News commentaries Regional sampling was not applied, but both national and regional broadcasting companies were sampled. The topic, level, and gender of commentator was varied.
Classroom interaction Schools were regionally sampled and the level (generally based on student age) and topic were varied. Home tutorials were also included.
Business:
Company talks and interviews Sampling took into account company size, areas of activity, and gender of speakers.
Trade union talks Talks to union members, branch meetings and annual conferences were all sampled.
Sales demonstrations A range of topics was included.
Business meetings Companies were selected according to size, area of activity, and purpose of meeting.
Consultations These included medical, legal, business and professional consultations. All categories under this heading were regionally sampled.
Public/ or institutional:
Political speeches Regional sampling of local politics, plus speeches in both the House of Commons and the House of Lords.
Sermons Different denominations were sampled.
Public/government talks Regional sampling of local inquiries and meetings, plus national issues at different levels.
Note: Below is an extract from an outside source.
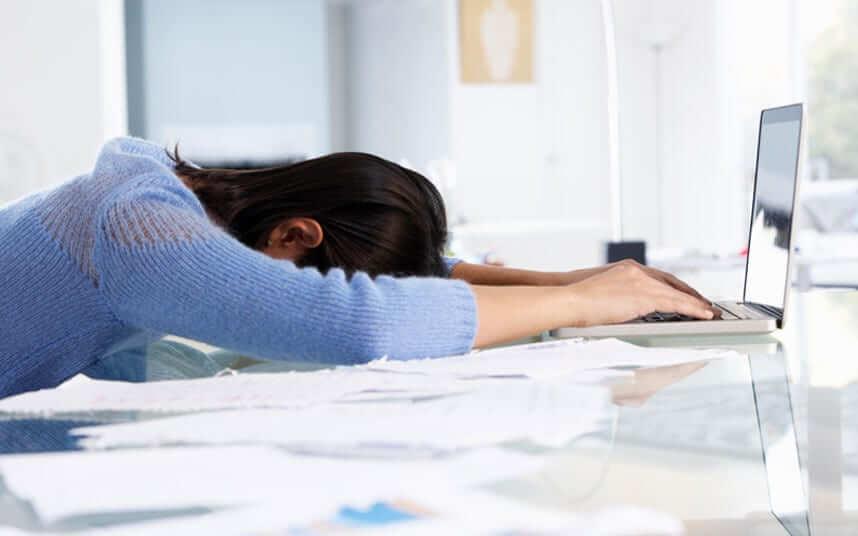 asleep-on-the-job_3338328k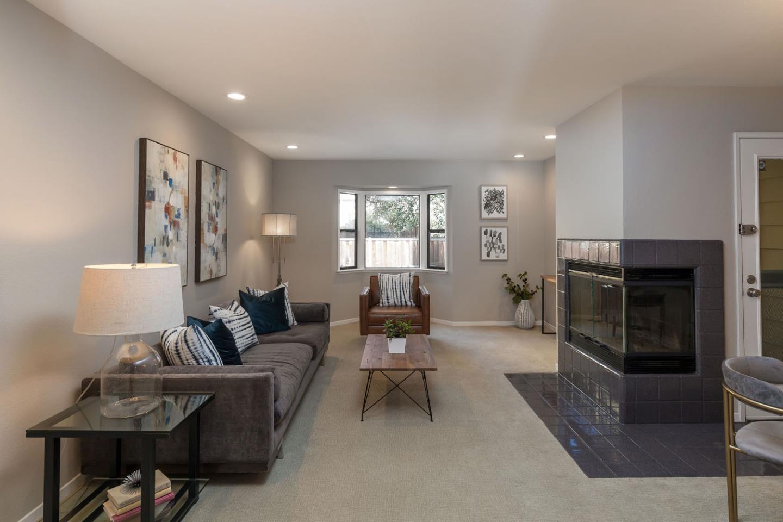 181 Ada Avenue Apt 8 Mountain View, California 94043, 2 Bedrooms Bedrooms, ,2 BathroomsBathrooms,Residential,For Sale,181 Ada Avenue,ML81737150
Council meetings Regionally sampled, covering parish, town, district, and county councils.
Religious meetings domain Includes church meetings, group discussions, and so on.
Parliamentary proceedings Sampling of main sessions and committees, House of Commons and House of Lords.
Legal proceedings Royal Courts of Justice, and local Magistrates and similar courts were sampled.
Leisure:
Speeches Regionally sampled, covering a variety of occasions and speakers.
Sports commentaries Exclusively broadcast, sampling a variety of sports, commentators, and TV/radio channels.
Talks to clubs Regionally sampled, covering a range of topics and speakers.
Broadcast chat shows and phone-ins Only those that include a significant amount of unscripted speech were selected from both television and radio.
Club meetings Regionally sampled, covering a wide range of clubs.